• Page extract:
Amex net income up 6% in Q1; revenues disappoint

Source: American Express Company

American Express Company (NYSE:AXP) today reported first-quarter net income of $1.5 billion, up 6 percent from $1.4 billion a year ago. Diluted earnings per share rose 11 percent to $1.48, from $1.33 a year ago.

“First quarter results showed solid core performance and continued progress in expanding the American Express franchise despite an impact from several of the headwinds we’re confronting”

Results for the quarter were negatively affected by the significant impact of a stronger U.S. dollar on international operations.

First-quarter consolidated total revenues net of interest expense decreased to $7.9 billion from $8.2 billion a year ago, down 3 percent (up 1 percent FX adjusted2). Excluding the business travel operations that were part of the company a year ago, adjusted revenues increased 5 percent on an FX adjusted basis3. That increase was driven by higher Card Member spending and higher net interest income.

Consolidated provisions for losses totaled $420 million, down 13 percent from $485 million a year ago. The decrease primarily reflected a larger reserve release this quarter compared to last year. Credit indicators continued to be at historically strong levels.

Consolidated expenses totaled $5.2 billion, down 5 percent (down 1 percent FX adjusted2) from $5.5 billion a year ago. Excluding business travel operations, adjusted expenses increased 5 percent on an FX adjusted basis3. That increase primarily reflected higher rewards costs and Card Member services, partially offset by lower operating expenses4.

The effective tax rate for the quarter was 34 percent, down from 35 percent a year ago.

The company's return on average equity (ROE) was 29.0 percent, up from 28.3 percent a year ago.

“First quarter results showed solid core performance and continued progress in expanding the American Express franchise despite an impact from several of the headwinds we’re confronting,” said Kenneth I. Chenault, chairman and chief executive officer.

“Underlying performance reflected some familiar themes: higher Card Member spending (3 percent globally, 7 percent on an FX adjusted basis); a modest increase in loans; credit metrics near their historic lows; disciplined cost controls; and a strong balance sheet that allows us to return substantial amounts of capital to shareholders. These results came against the negative impact of a sharply stronger U.S. dollar, an uneven global economy, and the long-term renewal of several cobrand relationships that provide us with lower initial economics than the prior agreements. We also felt the impact from ending our relationship with Costco Canada, which expired at year end.

“During the quarter, we announced the launch of a new loyalty coalition business in the U.S. This business, named Plenti, leverages the success of similar programs in our international markets that are building business for merchants and delivering rewards to more than 60 million participating customers. We also moved forward on initiatives that are gaining broader card acceptance among smaller merchants and aimed at capturing a greater share of U.S. consumers’ everyday spending.

“Separately, based on our strong outcome on the Federal Reserve’s annual stress test, we gained the flexibility to increase the quarterly dividend by 12 percent to 29 cents per share and repurchase up to $6.6 billion of common shares through second quarter of 2016.

• Supplied information:
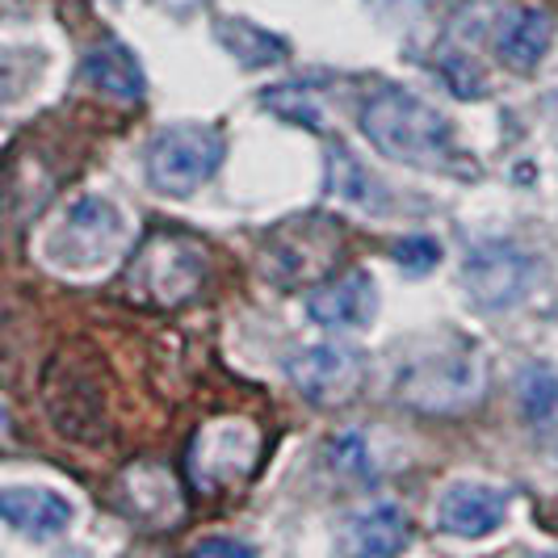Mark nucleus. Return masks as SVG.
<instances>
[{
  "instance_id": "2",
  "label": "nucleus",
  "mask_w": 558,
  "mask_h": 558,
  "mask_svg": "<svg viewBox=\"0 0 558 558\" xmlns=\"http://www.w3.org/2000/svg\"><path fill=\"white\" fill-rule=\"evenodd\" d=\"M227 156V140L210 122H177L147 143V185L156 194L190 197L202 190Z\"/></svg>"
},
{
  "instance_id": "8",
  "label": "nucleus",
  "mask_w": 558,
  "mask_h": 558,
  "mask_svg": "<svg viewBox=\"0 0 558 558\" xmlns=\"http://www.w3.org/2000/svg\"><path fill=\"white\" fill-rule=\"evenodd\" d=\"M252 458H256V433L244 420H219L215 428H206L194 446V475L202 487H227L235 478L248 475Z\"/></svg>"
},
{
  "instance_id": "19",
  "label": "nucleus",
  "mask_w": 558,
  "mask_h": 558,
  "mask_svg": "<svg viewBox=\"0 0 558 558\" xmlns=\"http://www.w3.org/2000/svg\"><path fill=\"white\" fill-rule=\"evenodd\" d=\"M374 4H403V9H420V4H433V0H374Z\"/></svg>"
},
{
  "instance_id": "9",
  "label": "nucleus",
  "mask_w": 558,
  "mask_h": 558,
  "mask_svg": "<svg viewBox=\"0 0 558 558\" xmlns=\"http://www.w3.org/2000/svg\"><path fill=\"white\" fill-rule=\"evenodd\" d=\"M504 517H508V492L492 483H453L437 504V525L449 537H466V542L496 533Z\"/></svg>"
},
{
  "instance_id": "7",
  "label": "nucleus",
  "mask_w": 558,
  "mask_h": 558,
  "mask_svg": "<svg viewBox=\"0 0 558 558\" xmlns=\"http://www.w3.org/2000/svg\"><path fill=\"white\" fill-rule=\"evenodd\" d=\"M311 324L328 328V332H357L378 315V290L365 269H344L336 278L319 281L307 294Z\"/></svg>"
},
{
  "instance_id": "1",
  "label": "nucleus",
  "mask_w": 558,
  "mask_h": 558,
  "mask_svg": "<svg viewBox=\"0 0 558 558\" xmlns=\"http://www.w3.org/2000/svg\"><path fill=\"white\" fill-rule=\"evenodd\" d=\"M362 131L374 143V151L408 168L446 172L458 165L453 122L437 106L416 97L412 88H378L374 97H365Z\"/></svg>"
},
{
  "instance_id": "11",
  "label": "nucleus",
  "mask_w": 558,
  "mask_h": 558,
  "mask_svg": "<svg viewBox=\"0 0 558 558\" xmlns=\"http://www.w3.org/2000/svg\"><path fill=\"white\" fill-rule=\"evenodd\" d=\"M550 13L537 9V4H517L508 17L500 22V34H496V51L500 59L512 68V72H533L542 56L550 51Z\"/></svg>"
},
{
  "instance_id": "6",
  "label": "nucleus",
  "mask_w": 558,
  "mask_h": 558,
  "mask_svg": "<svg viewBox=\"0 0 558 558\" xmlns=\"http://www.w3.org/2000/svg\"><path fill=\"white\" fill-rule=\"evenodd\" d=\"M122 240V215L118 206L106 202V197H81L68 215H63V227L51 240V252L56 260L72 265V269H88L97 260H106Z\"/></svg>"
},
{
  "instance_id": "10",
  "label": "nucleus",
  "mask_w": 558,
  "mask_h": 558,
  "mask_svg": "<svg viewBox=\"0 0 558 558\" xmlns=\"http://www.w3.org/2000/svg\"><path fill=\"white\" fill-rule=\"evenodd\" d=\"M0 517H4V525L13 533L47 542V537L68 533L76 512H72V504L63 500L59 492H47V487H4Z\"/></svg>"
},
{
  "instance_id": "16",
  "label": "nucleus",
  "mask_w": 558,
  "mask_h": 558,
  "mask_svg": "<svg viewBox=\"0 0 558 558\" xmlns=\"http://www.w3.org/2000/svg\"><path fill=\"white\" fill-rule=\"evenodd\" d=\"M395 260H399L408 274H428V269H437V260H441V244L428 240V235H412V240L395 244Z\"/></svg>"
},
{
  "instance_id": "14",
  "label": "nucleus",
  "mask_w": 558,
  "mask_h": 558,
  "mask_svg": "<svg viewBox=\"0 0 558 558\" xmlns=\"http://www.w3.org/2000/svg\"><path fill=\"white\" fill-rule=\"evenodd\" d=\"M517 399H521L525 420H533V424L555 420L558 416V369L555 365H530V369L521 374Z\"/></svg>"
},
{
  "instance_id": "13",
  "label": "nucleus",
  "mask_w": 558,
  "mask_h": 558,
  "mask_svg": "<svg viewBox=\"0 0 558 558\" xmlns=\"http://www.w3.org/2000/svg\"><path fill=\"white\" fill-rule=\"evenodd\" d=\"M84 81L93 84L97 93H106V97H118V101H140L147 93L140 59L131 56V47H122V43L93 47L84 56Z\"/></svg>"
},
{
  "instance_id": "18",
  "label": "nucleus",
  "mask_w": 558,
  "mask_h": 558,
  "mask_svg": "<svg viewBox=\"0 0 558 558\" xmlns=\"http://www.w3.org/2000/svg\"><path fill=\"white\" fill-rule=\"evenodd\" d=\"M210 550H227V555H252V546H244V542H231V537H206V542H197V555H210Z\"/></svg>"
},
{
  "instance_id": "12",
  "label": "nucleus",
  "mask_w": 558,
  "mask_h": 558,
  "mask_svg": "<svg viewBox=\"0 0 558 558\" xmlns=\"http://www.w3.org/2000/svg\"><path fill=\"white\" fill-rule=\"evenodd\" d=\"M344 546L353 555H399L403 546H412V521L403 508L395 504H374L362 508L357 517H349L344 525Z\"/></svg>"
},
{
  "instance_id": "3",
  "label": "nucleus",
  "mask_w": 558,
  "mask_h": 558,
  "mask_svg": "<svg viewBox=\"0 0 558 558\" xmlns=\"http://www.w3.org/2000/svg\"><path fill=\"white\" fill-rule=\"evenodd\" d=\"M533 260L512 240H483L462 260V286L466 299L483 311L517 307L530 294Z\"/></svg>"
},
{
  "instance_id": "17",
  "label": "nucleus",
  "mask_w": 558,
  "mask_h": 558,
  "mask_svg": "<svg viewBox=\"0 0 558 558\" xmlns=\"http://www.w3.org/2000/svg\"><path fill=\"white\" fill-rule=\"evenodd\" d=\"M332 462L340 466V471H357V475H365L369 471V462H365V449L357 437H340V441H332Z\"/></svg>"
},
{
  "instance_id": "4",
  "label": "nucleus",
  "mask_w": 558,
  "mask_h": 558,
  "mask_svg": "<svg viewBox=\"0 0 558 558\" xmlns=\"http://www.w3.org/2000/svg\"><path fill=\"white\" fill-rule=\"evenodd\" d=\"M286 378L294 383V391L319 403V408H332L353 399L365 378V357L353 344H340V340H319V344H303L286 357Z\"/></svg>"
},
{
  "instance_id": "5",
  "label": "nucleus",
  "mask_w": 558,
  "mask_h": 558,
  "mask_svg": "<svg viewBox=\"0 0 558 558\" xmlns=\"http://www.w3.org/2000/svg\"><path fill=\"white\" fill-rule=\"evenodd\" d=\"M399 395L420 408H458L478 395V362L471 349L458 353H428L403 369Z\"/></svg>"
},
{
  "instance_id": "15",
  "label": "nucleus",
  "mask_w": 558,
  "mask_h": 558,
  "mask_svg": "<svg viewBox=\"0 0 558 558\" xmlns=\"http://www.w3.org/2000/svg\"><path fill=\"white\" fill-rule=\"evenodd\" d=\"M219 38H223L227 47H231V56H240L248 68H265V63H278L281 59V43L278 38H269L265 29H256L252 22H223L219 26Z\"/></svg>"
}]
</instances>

---

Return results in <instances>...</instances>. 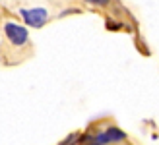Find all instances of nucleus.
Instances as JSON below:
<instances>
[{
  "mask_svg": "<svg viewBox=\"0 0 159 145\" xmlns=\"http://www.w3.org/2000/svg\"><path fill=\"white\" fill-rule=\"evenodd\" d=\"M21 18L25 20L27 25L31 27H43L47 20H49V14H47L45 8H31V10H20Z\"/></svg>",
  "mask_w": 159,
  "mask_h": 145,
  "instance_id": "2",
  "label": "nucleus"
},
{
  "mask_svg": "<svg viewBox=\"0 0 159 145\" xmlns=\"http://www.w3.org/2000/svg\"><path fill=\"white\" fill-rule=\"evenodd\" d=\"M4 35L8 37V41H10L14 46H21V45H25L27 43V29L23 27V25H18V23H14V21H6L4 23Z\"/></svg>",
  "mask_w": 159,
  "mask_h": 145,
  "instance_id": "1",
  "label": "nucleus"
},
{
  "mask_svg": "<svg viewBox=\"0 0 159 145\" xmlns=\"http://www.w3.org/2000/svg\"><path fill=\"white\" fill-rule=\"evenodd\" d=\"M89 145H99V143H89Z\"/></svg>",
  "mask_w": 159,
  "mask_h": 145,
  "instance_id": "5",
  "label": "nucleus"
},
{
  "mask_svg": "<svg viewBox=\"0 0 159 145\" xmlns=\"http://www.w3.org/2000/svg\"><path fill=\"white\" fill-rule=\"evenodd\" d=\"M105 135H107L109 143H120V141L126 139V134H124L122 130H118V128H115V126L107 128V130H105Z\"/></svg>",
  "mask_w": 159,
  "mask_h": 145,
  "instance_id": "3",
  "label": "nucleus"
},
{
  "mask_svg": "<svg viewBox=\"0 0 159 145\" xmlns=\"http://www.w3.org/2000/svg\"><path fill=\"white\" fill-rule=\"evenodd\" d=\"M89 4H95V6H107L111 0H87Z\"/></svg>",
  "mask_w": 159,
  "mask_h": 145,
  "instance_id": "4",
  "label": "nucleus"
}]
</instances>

• Objectives:
- 1) Write out the passage of the Amex earnings report that opens with the words containing "American Express Company (NYSE:AXP)" and closes with "on international operations.".
- 2) In the Amex earnings report, what is the name of the new loyalty coalition business launched in the U.S.?
The data has no connection to the Amex earnings report.

• Expected responses:
- 1)
American Express Company (NYSE:AXP) today reported first-quarter net income of $1.5 billion, up 6 percent from $1.4 billion a year ago. Diluted earnings per share rose 11 percent to $1.48, from $1.33 a year ago.

“First quarter results showed solid core performance and continued progress in expanding the American Express franchise despite an impact from several of the headwinds we’re confronting”

Results for the quarter were negatively affected by the significant impact of a stronger U.S. dollar on international operations.

- 2) Plenti